On 24/10/2016 07:55, vijay.kilari@gmail.com wrote:
> From: Vijaya Kumar K <Vijaya.Kumar@cavium.com>
> 
> Thunderx pass2 chip requires explicit prefetch
> instruction to give prefetch hint.
> 
> To speed up live migration on Thunderx platform,
> prefetch instruction is added in zero buffer check
> function.The below results show live migration time improvement
> with prefetch instruction.
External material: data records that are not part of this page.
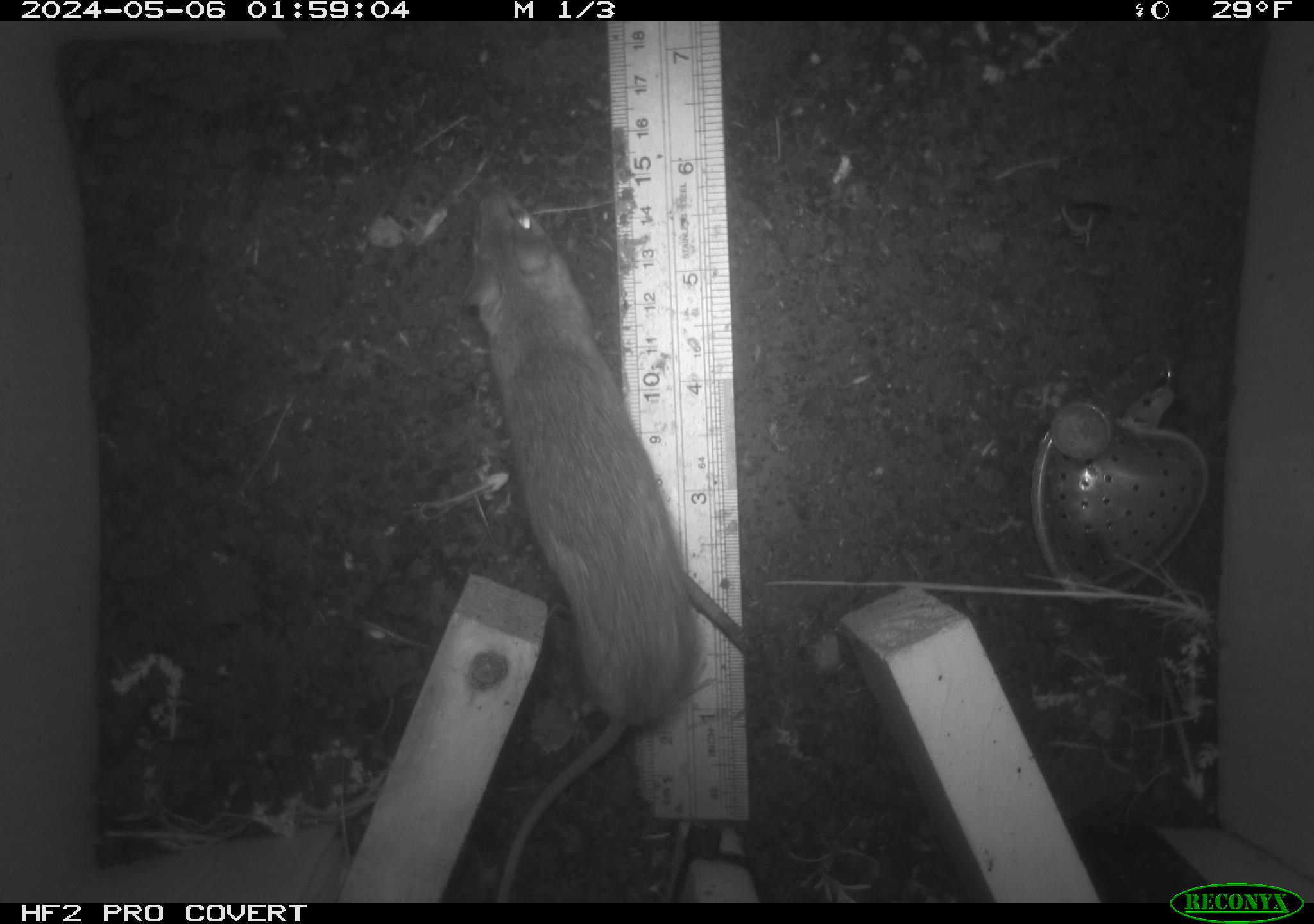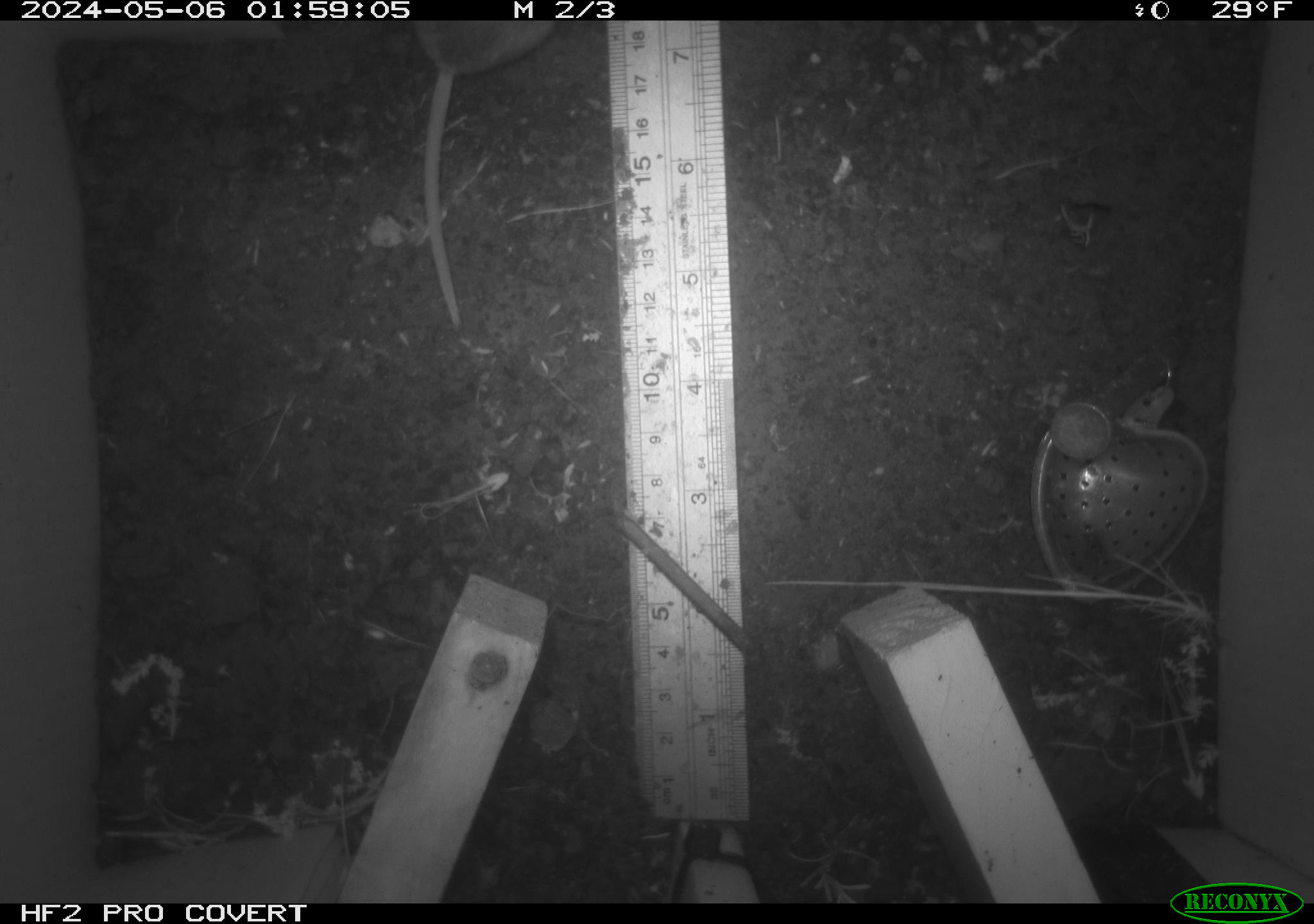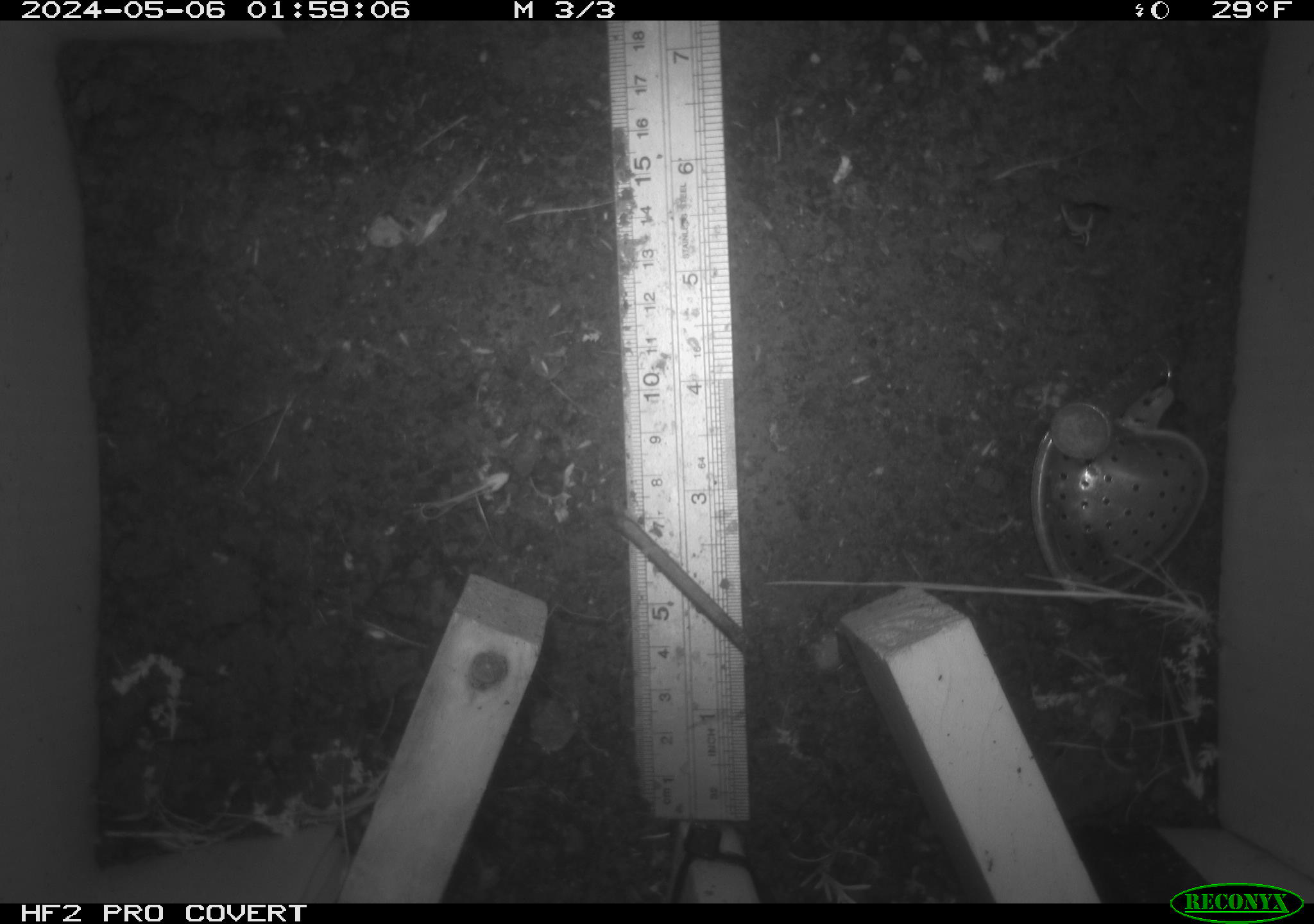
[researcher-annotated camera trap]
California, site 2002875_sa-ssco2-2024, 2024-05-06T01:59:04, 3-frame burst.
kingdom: Animalia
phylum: Chordata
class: Mammalia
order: Rodentia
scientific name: Rodentia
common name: mouse species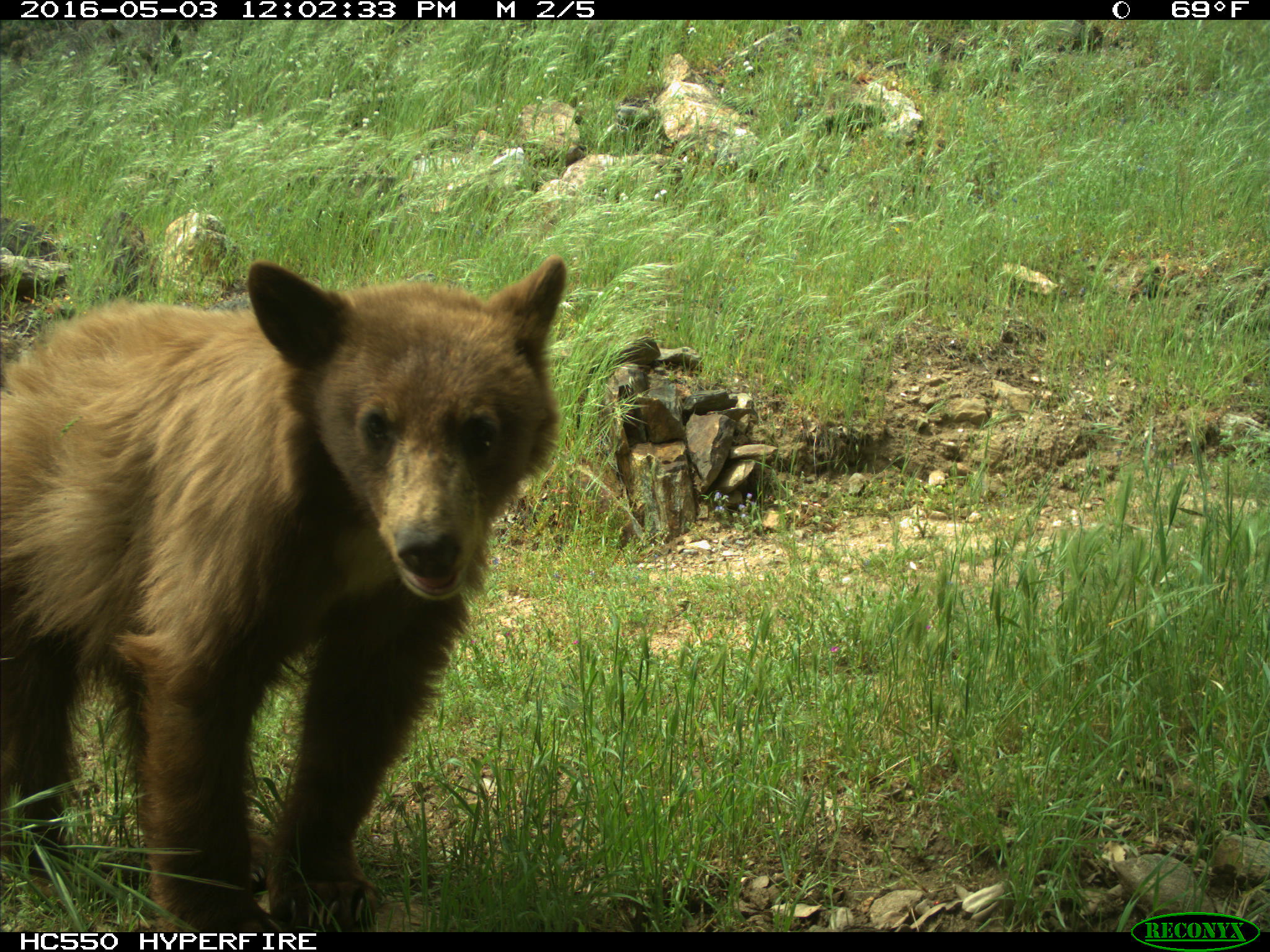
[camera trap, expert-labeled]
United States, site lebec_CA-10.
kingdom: Animalia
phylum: Chordata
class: Mammalia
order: Carnivora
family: Ursidae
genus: Ursus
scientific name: Ursus americanus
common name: american black bear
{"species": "Ursus americanus (american black bear)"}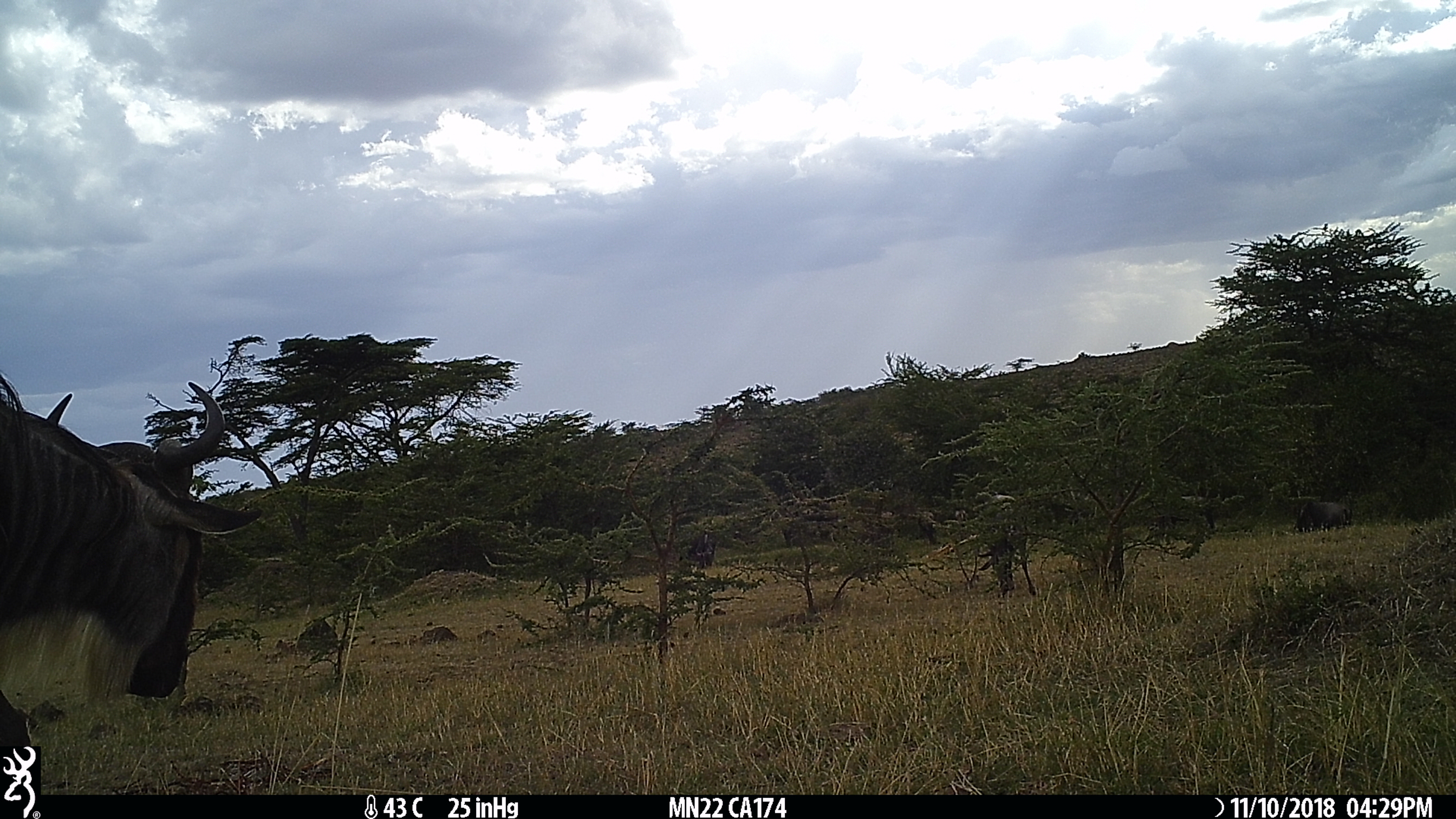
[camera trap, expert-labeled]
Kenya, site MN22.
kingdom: Animalia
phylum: Chordata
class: Mammalia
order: Artiodactyla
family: Bovidae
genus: Connochaetes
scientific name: Connochaetes taurinus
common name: blue wildebeest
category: wildebeest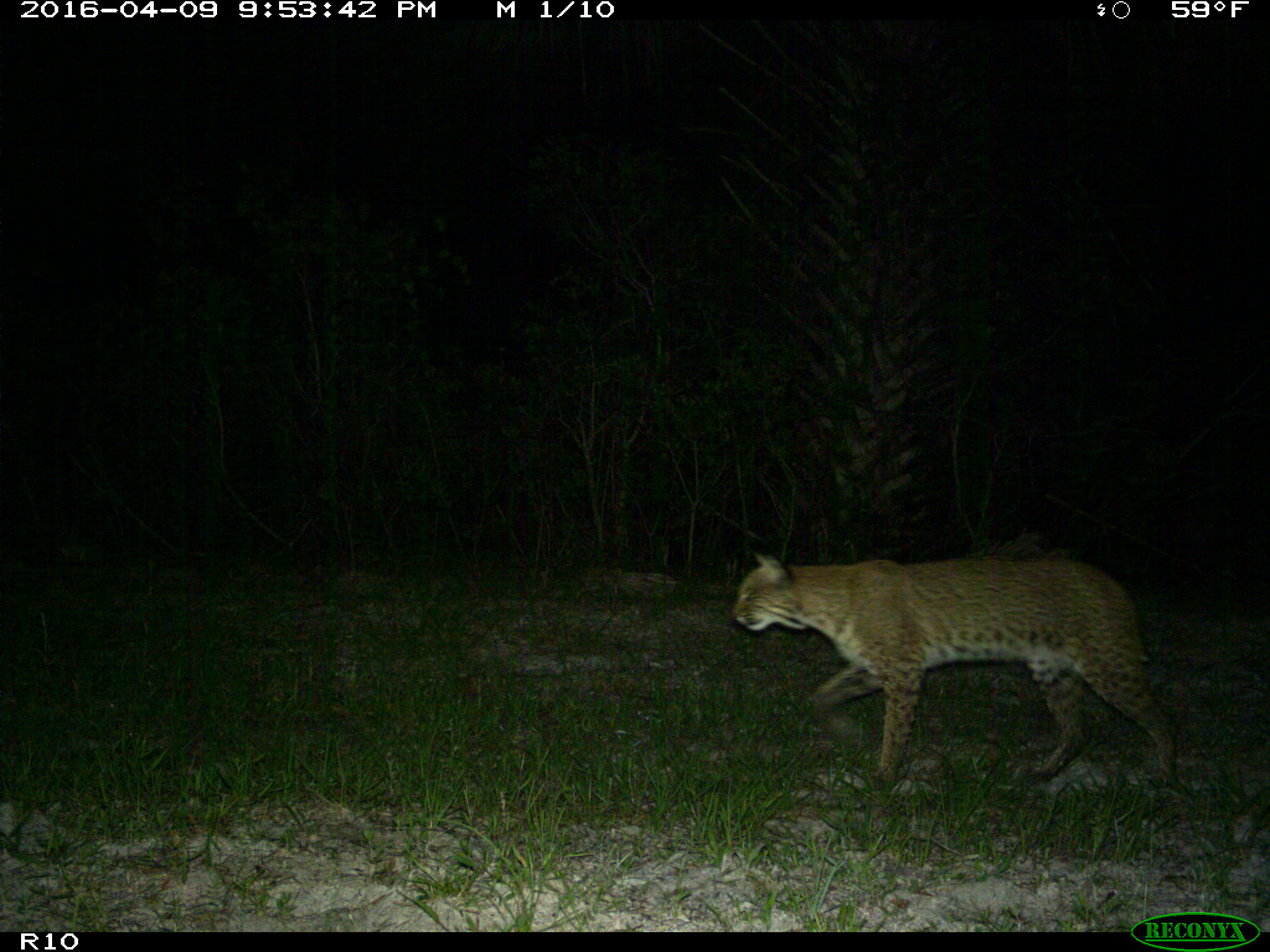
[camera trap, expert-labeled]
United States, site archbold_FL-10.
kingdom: Animalia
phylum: Chordata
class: Mammalia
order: Carnivora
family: Felidae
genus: Lynx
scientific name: Lynx rufus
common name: bobcat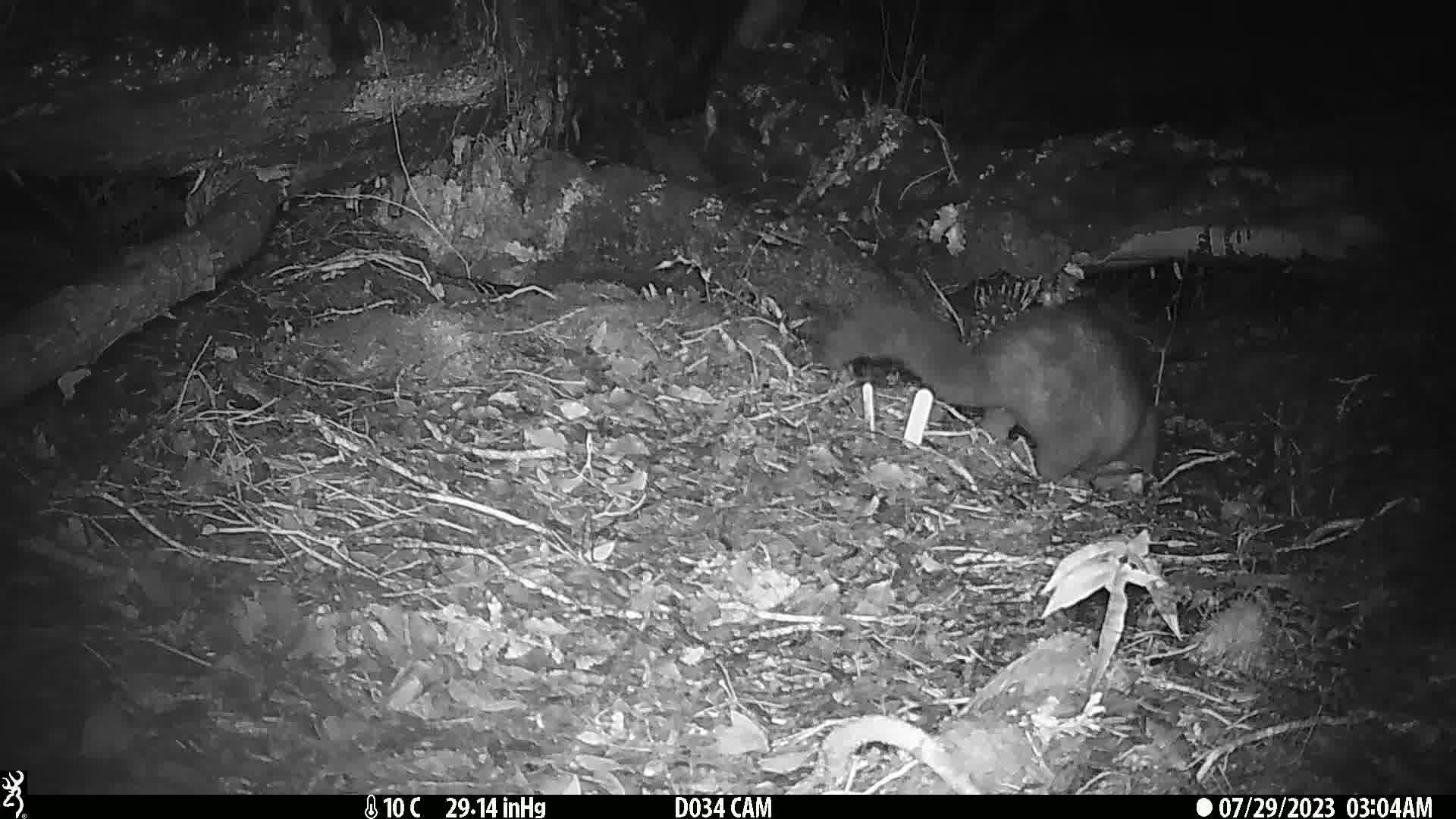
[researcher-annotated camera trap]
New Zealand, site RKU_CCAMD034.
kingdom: Animalia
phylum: Chordata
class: Mammalia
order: Diprotodontia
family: Phalangeridae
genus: Trichosurus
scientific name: Trichosurus vulpecula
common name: common brushtail possum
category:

VM with 4 VCPUs, 8GB RAM is migrated.
> 
> Without prefetch total migration time is ~13 seconds
> adding prefetch total migration time is 9.5 seconds
> 
> Code for decoding cache size is taken from Richard's
> patch
> 
> Signed-off-by: Vijaya Kumar K <Vijaya.Kumar@cavium.com>
> ---
>  util/bufferiszero.c | 37 ++++++++++++++++++++++++++++++++++++-
>  1 file changed, 36 insertions(+), 1 deletion(-)
> 
> diff --git a/util/bufferiszero.c b/util/bufferiszero.c
> index 421d945..f50b8df 100644
> --- a/util/bufferiszero.c
> +++ b/util/bufferiszero.c
> @@ -25,6 +25,10 @@
>  #include "qemu-common.h"
>  #include "qemu/cutils.h"
>  #include "qemu/bswap.h"
> +#include <math.h>
> +
> +static uint32_t cache_line_factor = 1;

Let's express this in bytes, with a default value of 64 (so rename
cache_line_factor->cache_line_size).

> +static uint32_t prefetch_line_dist = 1;
>  
>  static bool
>  buffer_zero_int(const void *buf, size_t len)
> @@ -49,7 +53,8 @@ buffer_zero_int(const void *buf, size_t len)
>          const uint64_t *e = (uint64_t *)(((uintptr_t)buf + len) & -8);
>  
>          for (; p + 8 <= e; p += 8) {
> -            __builtin_prefetch(p + 8, 0, 0);
> +            __builtin_prefetch(p +
> +               (8 * cache_line_factor * prefetch_line_dist), 0, 0);

You should precompute cache_line_bytes * prefetch_line_dist /
sizeof(uint64_t) in a single variable, prefetch_distance.  This saves
the effort of loading global variables repeatedly.  Then you can do

    __builtin_prefetch(p + prefetch_distance, 0, 0);

>              if (t) {
>                  return false;
>              }
> @@ -293,6 +298,30 @@ bool test_buffer_is_zero_next_accel(void)
>  }
>  #endif
>  
> +#if defined(__aarch64__)
> +#include "qemu/aarch64-cpuid.h"
> +
> +static void __attribute__((constructor)) aarch64_init_cache_size(void)
> +{
> +    uint64_t t;
> +
> +    /* Use the DZP block size as a proxy for the cacheline size,
> +       since the later is not available to userspace.  This seems
> +       to work in practice for existing implementations.  */
> +    asm("mrs %0, dczid_el0" : "=r"(t));
> +    if (pow(2, (t & 0xf)) * 4 >= 128) {
> +        cache_line_factor = 2;
> +    } else {
> +        cache_line_factor = 1;
> +    }
> +
> +    get_aarch64_cpu_id();
> +    if (is_thunderx_pass2_cpu()) {
> +        prefetch_line_dist = 3;
> +    }
> +}
> +#endif
> +
>  /*
>   * Checks if a buffer is all zeroes
>   */
> @@ -305,6 +334,12 @@ bool buffer_is_zero(const void *buf, size_t len)
>      /* Fetch the beginning of the buffer while we select the accelerator.  */
>      __builtin_prefetch(buf, 0, 0);
>  
> +#if defined(__aarch64__)
> +    if (is_thunderx_pass2_cpu()) {
> +        __builtin_prefetch(buf + 16, 0, 0);
> +        __builtin_prefetch(buf + 32, 0, 0);

This should not be ThunderX or aarch64 specific; it should be a loop like

    prefetch_distance_bytes = prefetch_line_dist * cache_line_size;
    for (i = 0; i < prefetch_distance_bytes; i += cache_line_size)
         __builtin_prefetch(buf + i, 0, 0);

In the default case, cache_line_bytes == prefetch_distance_bytes (both
are 64) and you will get the same behavior as the existing

    __builtin_prefetch(buf, 0, 0);

Thanks,

Paolo

> +    }
> +#endif
>      /* Use an optimized zero check if possible.  Note that this also
>         includes a check for an unrolled loop over 64-bit integers.  */
>      return select_accel_fn(buf, len);
>